REVIEW: Exciting departure well received


Voices of Aotearoa
Knox Church
November 24

A powerful statement of local voice heralded by the unique soundscape of Taonga Puoro closed the 2011 Chamber Music Season. This exciting departure from the usual classical repertoire was applauded enthusiastically by a near capacity crowd in Knox Church an intimate yet ornate venue ideally suited to this sort of event.

Horomona Horo with a pukaea, or Maori trumpet, announced the event and the opening bracket, "Voices of Saints and Angels". While male saints' voices took up the pukaea drone, angelic women's voices sounded from back-stage in Hildegard von Bingen's 12th-century work O Viridissimi Virga. It is worth pausing to consider that these sound worlds were contemporaneous, albeit emanating from opposite sides of the globe. This parallel and apparent disparity becomes the central theme.

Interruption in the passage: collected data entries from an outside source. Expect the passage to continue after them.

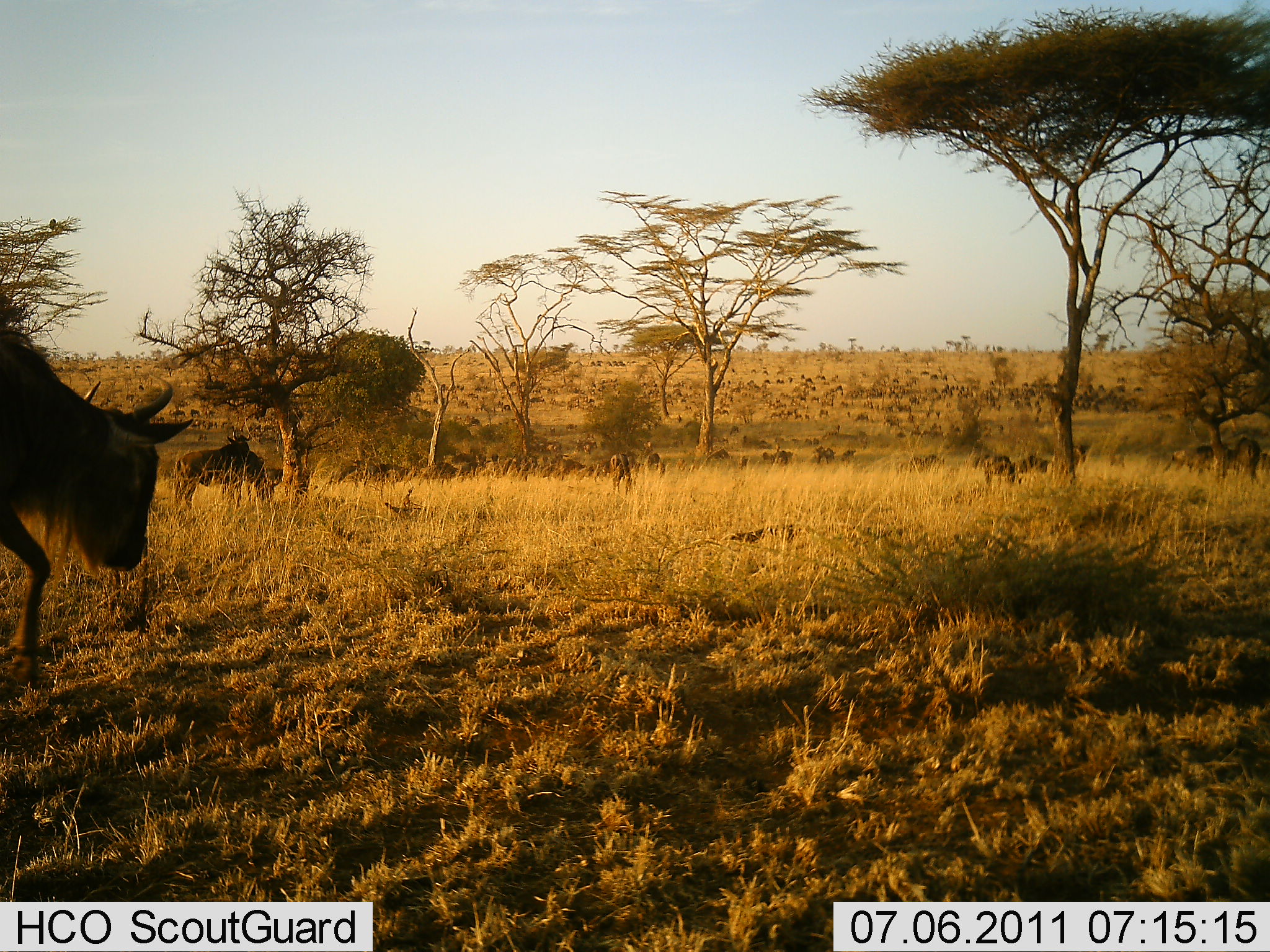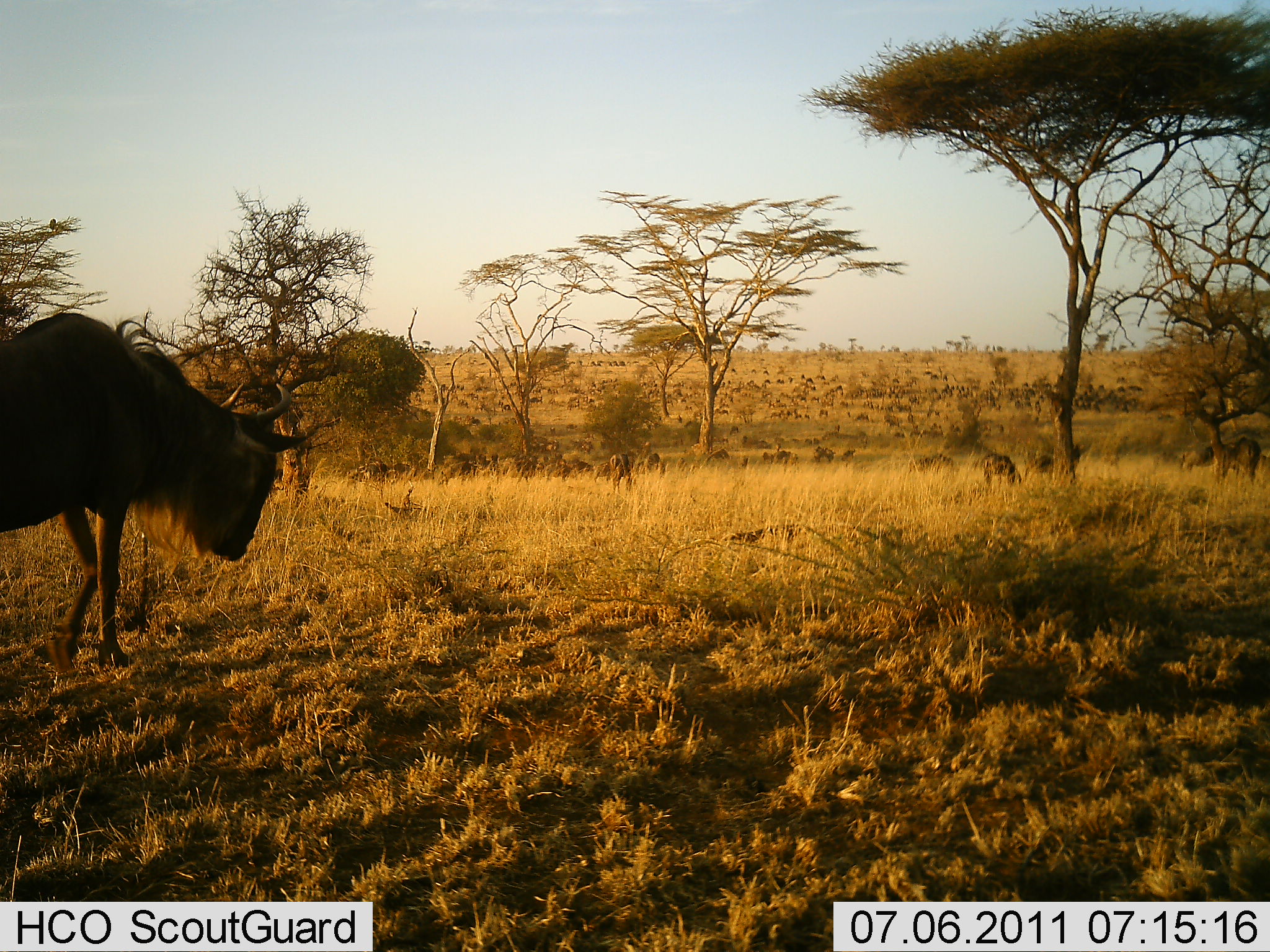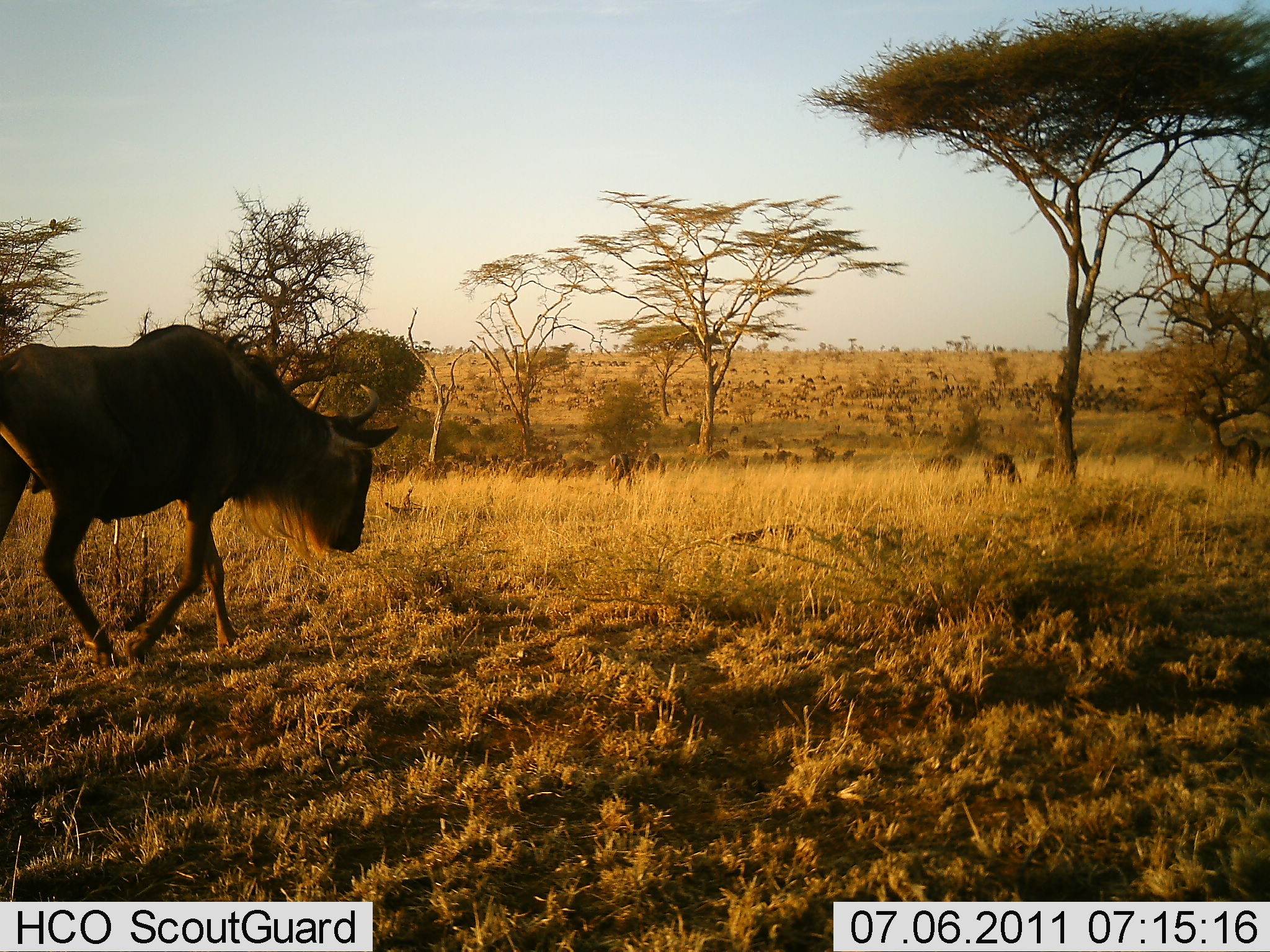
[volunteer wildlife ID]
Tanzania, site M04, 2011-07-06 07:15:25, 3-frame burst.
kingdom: Animalia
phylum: Chordata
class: Mammalia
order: Artiodactyla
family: Bovidae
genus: Connochaetes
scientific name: Connochaetes taurinus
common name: blue wildebeest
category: wildebeest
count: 51+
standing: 33%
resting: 17%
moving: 100%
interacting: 8%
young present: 0%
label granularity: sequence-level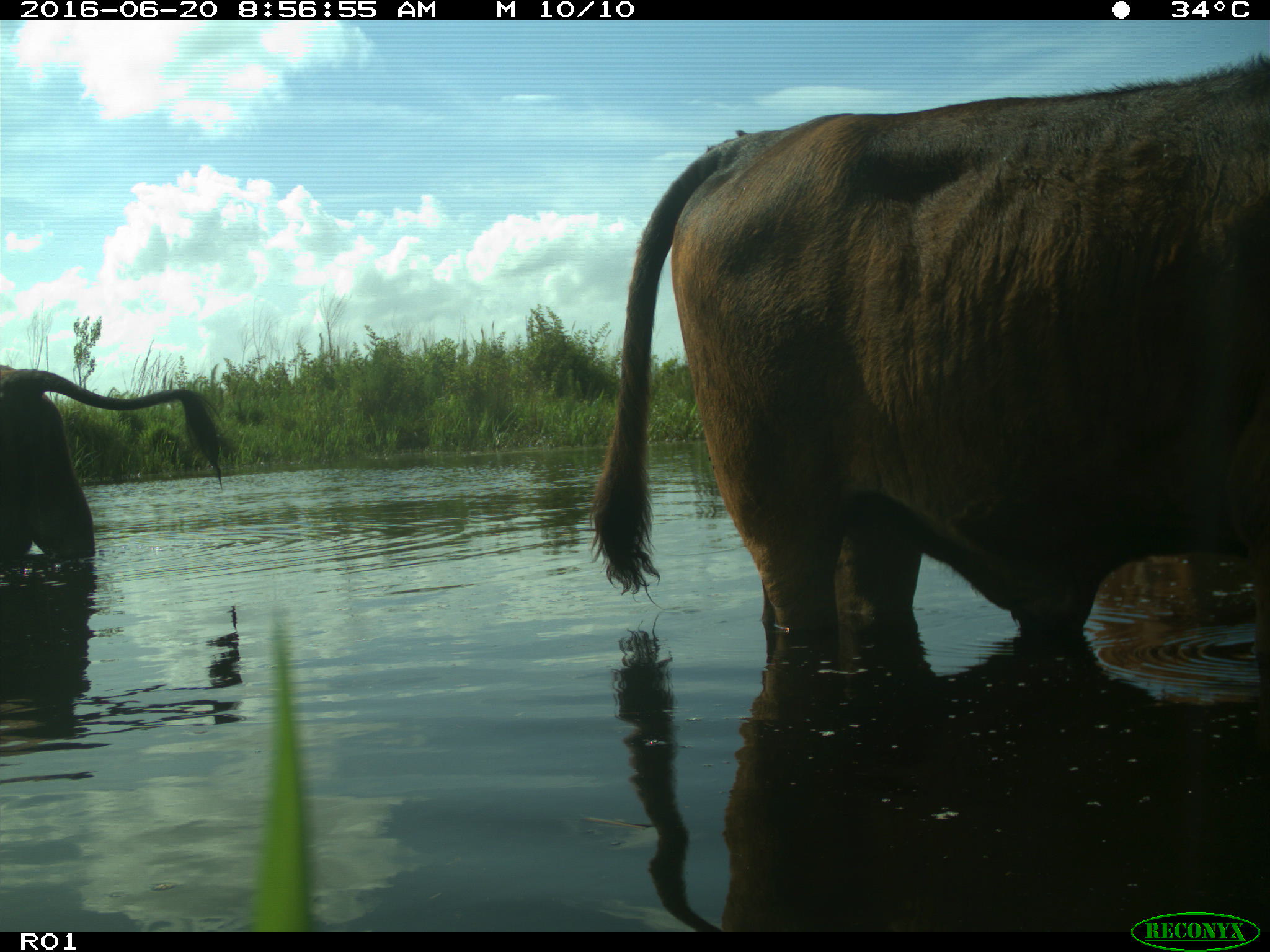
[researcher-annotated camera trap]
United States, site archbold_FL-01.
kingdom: Animalia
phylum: Chordata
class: Mammalia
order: Artiodactyla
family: Bovidae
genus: Bos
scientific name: Bos taurus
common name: domestic cow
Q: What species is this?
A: Bos taurus (domestic cow).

Highlights included Douglas Mew's tribute to victims of Hiroshima, Ghosts, Fire, Water. Written in 1972, its distressed line ends on the plea to "love one another", which sadly dates it to an era when many believed this to be an achievable goal. Five works in the bracket "Voices of the Earth and Sea" proved to be the most powerful of the evening. Horo's performance of Christopher Marshall's Horizon 1. Sea and Sky for nose flutes, Helen Fisher's Pounamu and David Hamilton's Karakia of the Stars for choir were all intriguing amalgams of Celtic and Maori modes and tones.

David Griffith's settings of Brasch's poems Oreti Beach and Mt Iron were musically muscular but put Brasch into a light unsympathetic to the contemporary perspective on our identity. The programme notes would have better remembered Oreti Beach for its toheroa than for Burt Munro - that lemon-growing petrol-head. Eriksson's arrangement of Purcell's Music for a While was pure beauty summing the power of music.

A special tribute is due to the choir with special note to its soloists, to director Karen Grylls and to Chamber Music New Zealand for a welcome celebration of our music.